Ian è un senior experience designer presso BCG Digital Ventures. È entrato a far parte di BCG nel 2014 e lavora presso l'ufficio di Manhattan Beach, in California. Ha conseguito la sua laurea in Belle arti e graphic design con particolare attenzione al design di interazione presso l'Art Center College of Design.

Q: Qual è stato il tuo ruolo in questo progetto?

A: Mentre stavamo sviluppando soluzioni, il mio lavoro era quello di analizzare le cose tramite la lente d'ingrandimento dell'experience design, pensando al viaggio utente. Dovevo comprendere sia gli obiettivi dell'utente che quelli del cliente che sta fornendo la piattaforma. Ho valutato in modo costante le nostre soluzioni facendo in modo di creare un'esperienza uniforme, end-to-end, a beneficio delle due parti.

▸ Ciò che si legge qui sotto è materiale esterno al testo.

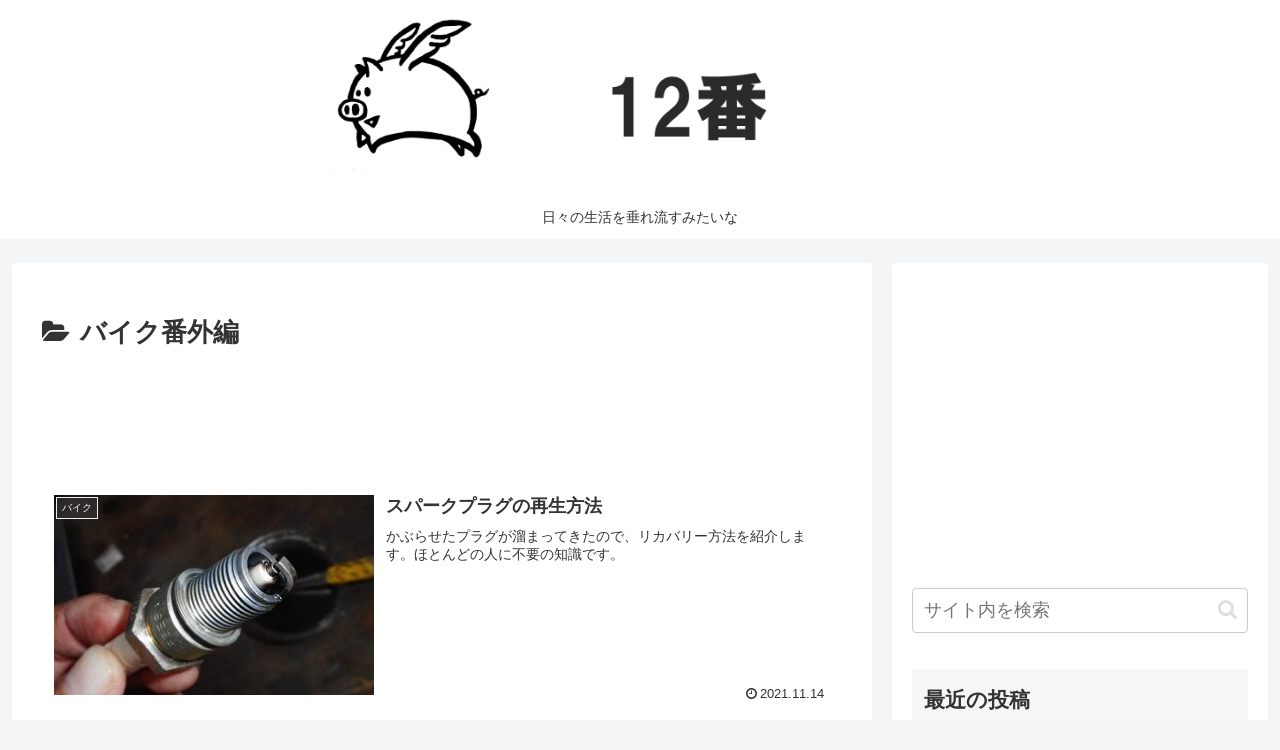

--- FILE ---
content_type: text/html; charset=utf-8
request_url: https://www.google.com/recaptcha/api2/aframe
body_size: 270
content:
<!DOCTYPE HTML><html><head><meta http-equiv="content-type" content="text/html; charset=UTF-8"></head><body><script nonce="VxA12JxM7KQJTXk3GdQ6Gw">/** Anti-fraud and anti-abuse applications only. See google.com/recaptcha */ try{var clients={'sodar':'https://pagead2.googlesyndication.com/pagead/sodar?'};window.addEventListener("message",function(a){try{if(a.source===window.parent){var b=JSON.parse(a.data);var c=clients[b['id']];if(c){var d=document.createElement('img');d.src=c+b['params']+'&rc='+(localStorage.getItem("rc::a")?sessionStorage.getItem("rc::b"):"");window.document.body.appendChild(d);sessionStorage.setItem("rc::e",parseInt(sessionStorage.getItem("rc::e")||0)+1);localStorage.setItem("rc::h",'1768756538685');}}}catch(b){}});window.parent.postMessage("_grecaptcha_ready", "*");}catch(b){}</script></body></html>

--- FILE ---
content_type: application/javascript
request_url: https://ad.jp.ap.valuecommerce.com/servlet/jsbanner?sid=3446640&pid=885717680
body_size: 1029
content:
if(typeof(__vc_paramstr) === "undefined"){__vc_paramstr = "";}if(!__vc_paramstr && location.ancestorOrigins){__vc_dlist = location.ancestorOrigins;__vc_srcurl = "&_su="+encodeURIComponent(document.URL);__vc_dlarr = [];__vc_paramstr = "";for ( var i=0, l=__vc_dlist.length; l>i; i++ ) {__vc_dlarr.push(__vc_dlist[i]);}__vc_paramstr = "&_su="+encodeURIComponent(document.URL);if (__vc_dlarr.length){__vc_paramstr = __vc_paramstr + "&_dl=" + encodeURIComponent(__vc_dlarr.join(','));}}document.write("<A TARGET='_top' HREF='//ck.jp.ap.valuecommerce.com/servlet/referral?va=2780233&sid=3446640&pid=885717680&vcid=BF2GtRqMYTiOtZt-mpw891BUIjAYZta3UHhumxxePdx0WrzBa9ItdQaI14hL7wg7t23z8qtvmvggn_zyc84l3-Xng_0ohimxrf0V1MwZ2mNAcPdJbnIalmyRkIHKAPsbzrtmKzg31_fDwKhwNl4-s_xpjMvdUbEd&vcpub=0.495823"+__vc_paramstr+"' rel='nofollow'><IMG BORDER=0 SRC='//i.imgvc.com/vc/images/00/2a/6c/49.jpeg'></A>");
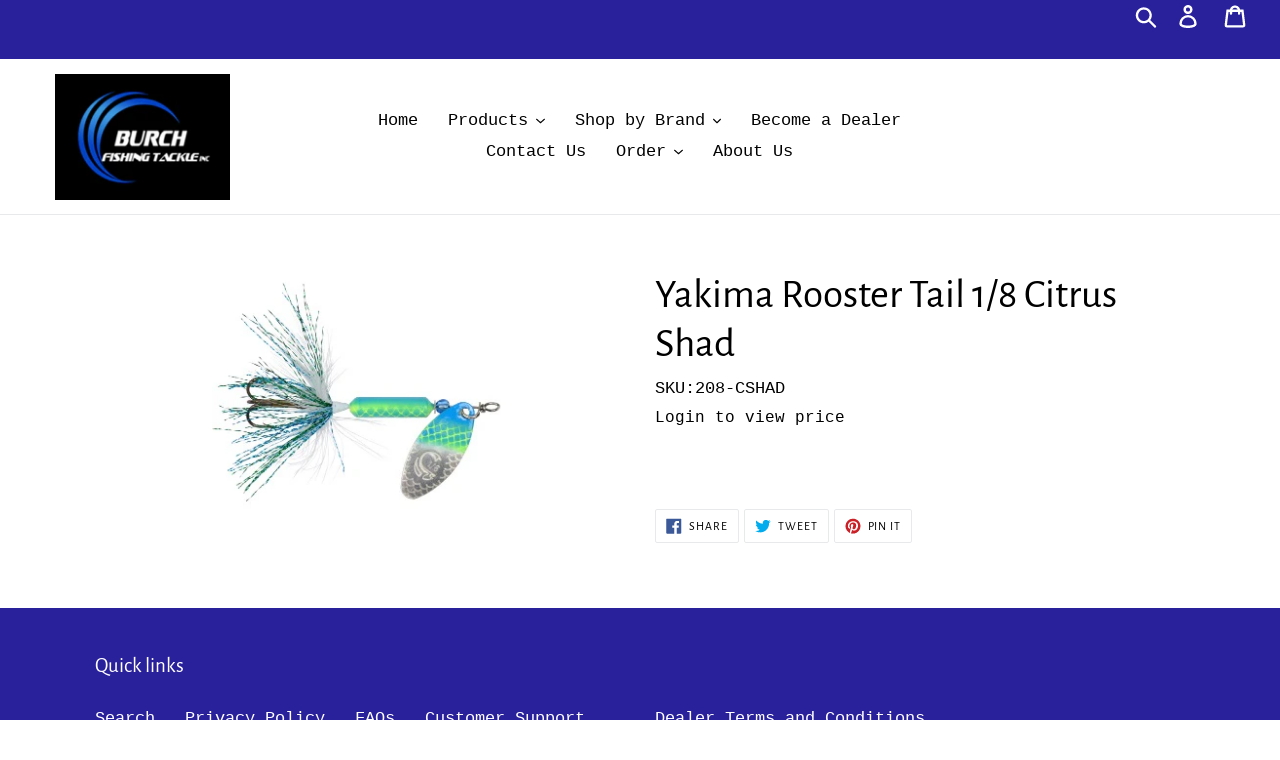

--- FILE ---
content_type: text/javascript
request_url: https://bulkorder.zestardshop.com/js/bulkorder.js?shop=burch-fishing-tackle.myshopify.com
body_size: 5042
content:
var base_path_bulkorder = "https://bulkorder.zestardshop.com/";
var result, $zestard_bulk_order = "";
if (typeof jQuery == 'undefined' || Shopify.shop == "little-mango-deodorants.myshopify.com") {
    //alert('jQuery is Undefined');	
    //If Undefined or Not available, Then Load	
    (function() {
        var jscript = document.createElement("script");
        var bulkorder_jscript = document.createElement("script");
        //jscript.src = base_path_bulkorder + "js/3.2.1.jquery.min.js";
        //jscript.src = "https://code.jquery.com/jquery-1.10.2.js";
        jscript.src = "https://ajax.googleapis.com/ajax/libs/jquery/3.3.1/jquery.min.js";
        jscript.type = 'text/javascript';
        jscript.async = false;

        document.head.append(jscript);

        jscript.onload = function() {
            //Assigning Jquery Object to Zestard_jq
            $zestard_bulk_order = window.jQuery;
            //alert('jQuery Loaded');			
            //Send Email that jQuery is Still not Working										
            if (typeof jQuery.ui == 'undefined') {
                //If Undefined or Not available, Then Load				
                var script = document.createElement('script');
                script.type = "text/javascript";
                script.src = base_path_bulkorder + 'js/jquery-ui.js';
                document.head.append(script);

                script.onload = function() {
                    bulkorder_jscript.src = base_path_bulkorder + "js/loadingoverlay.min.js";
                    bulkorder_jscript.type = 'text/javascript';
                    bulkorder_jscript.async = false;
                    //bulkorder_jscript.onload = function() {   								
                    bulkorder();
                    //};										                                				
                }
            }
        };
    })();
} else {
    $zestard_bulk_order = window.jQuery;
    var bulkorder_jscript = document.createElement("script");
    if (typeof jQuery.ui == 'undefined') {
        //If Undefined or Not available, Then Load				
        var script = document.createElement('script');
        script.type = "text/javascript";
        script.src = base_path_bulkorder + 'js/jquery-ui.js';
        document.head.append(script);
        script.onload = function() {
            // Check If jQuery UI Object is Undefined					
            {
                $zestard_bulk_order = window.jQuery;
                //bulkorder_jscript.src = "https://cdn.jsdelivr.net/npm/gasparesganga-jquery-loading-overlay@2.0.2/dist/loadingoverlay.min.js";
                bulkorder_jscript.src = base_path_bulkorder + "js/loadingoverlay_progress.min.js";
                bulkorder_jscript.type = 'text/javascript';
                bulkorder_jscript.async = false;
                //bulkorder_jscript.onload = function(){ 								
                bulkorder();
                //};	                        
            }
        }
    } else {
        //console.log('here');
        /* bulkorder_jscript.src = base_path_bulkorder + "js/loadingoverlay.min.js";
        bulkorder_jscript.type = 'text/javascript';							
        bulkorder_jscript.async = false;
        bulkorder_jscript.onload = function() { 
        	console.log('loaded'); */
        $zestard_bulk_order = window.jQuery;
        bulkorder();
        //};	                                
    }
}

function bulkorder() {
    try {
        var shop = Shopify.shop;
        //console.log(shop);
        var zestard_bulk_order_id = $zestard_bulk_order('.bulkorder').attr('id');
        if (shop == "mailersdirect.myshopify.com") {
            zestard_bulk_order_id = $zestard_bulk_order('.ztpl-bulkorder').attr('id');
            //zestard_bulk_order_id = document.getElementsByClassName('ztpl-bulkorder')[1].id;
        }
        //var zestard_bulk_order_id = document.getElementsByClassName('bulkorder')[0].id;        
        if (zestard_bulk_order_id) {
        $zestard_bulk_order.ajax({
            type: "POST",
            url: base_path_bulkorder + "search",
            crossDomain: true,
            async: false,
            data: { 'id': zestard_bulk_order_id },
            success: function(data) {
                result = data;
            }
        });
        $zestard_bulk_order(".bulkorder").html(result);
        if (shop == "mailersdirect.myshopify.com") {
            $zestard_bulk_order(".ztpl-bulkorder").html(result);
            //document.getElementsByClassName('bulkorder').html(result);
        }

    }
    } catch (error) {
        // Handle the error by calling ajax function
        var line_number = error?.stack;
        if(line_number == '' || line_number == undefined){
            var line_number = error?.line;
        }
        $zestard_bulk_order.ajax({
            type: "GET",
            url:base_path_bulkorder + "frontendexception",
            async: false,
            data: { 
                    shop: Shopify.shop, 
                    message: error.message, 
                    line_number:line_number, 
                    file_path: 'bulkorder.js'
            },
            success: function(result) {}
        });
    }
}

Q: Interessante! Cos'è esattamente BCG Digital Ventures?

A: Siamo un team di designer, ingegneri ed esperti di prodotti finalizzati alla creazione di esperienze innovative. Di norma lavoriamo in tre fasi: innovazione, incubazione e sviluppo del prodotto, quindi commercializzazione. Per questo progetto, eravamo presenti per contribuire allo sviluppo della user journey, dopo aver quindi analizzato le persone che il nostro cliente serve e il modo in cui sperimentano il mondo. Sulla base di ciò, abbiamo aiutato a progettare una strategia digitale per il nostro cliente, che fosse in grado di soddisfare le esigenze del suo utente finale.

Q: Puoi raccontarmi di più sulla fase di innovazione?

A: È stata molto collaborativa. Abbiamo attraversato questo processo divergente che è iniziato con lo sviluppo di molte idee, indicativamente 200 potenziali soluzioni, tutte basate sulla profonda comprensione del cliente che avevamo tratto dalla ricerca e dai colloqui iniziali. Abbiamo poi analizzato tutti questi elementi e ci siamo chiesti: “Qual è il fil rouge?” Abbiamo notato che alcuni temi erano ricorrenti e li abbiamo sottoposti a valutazione per decidere quali sarebbero stati maggiormente d'impatto. Il processo si traduce esattamente in questo: andare sul campo e presentare un'ampia gamma di idee, che ridefiniamo su base costante per fornire al cliente un portfolio di soluzioni.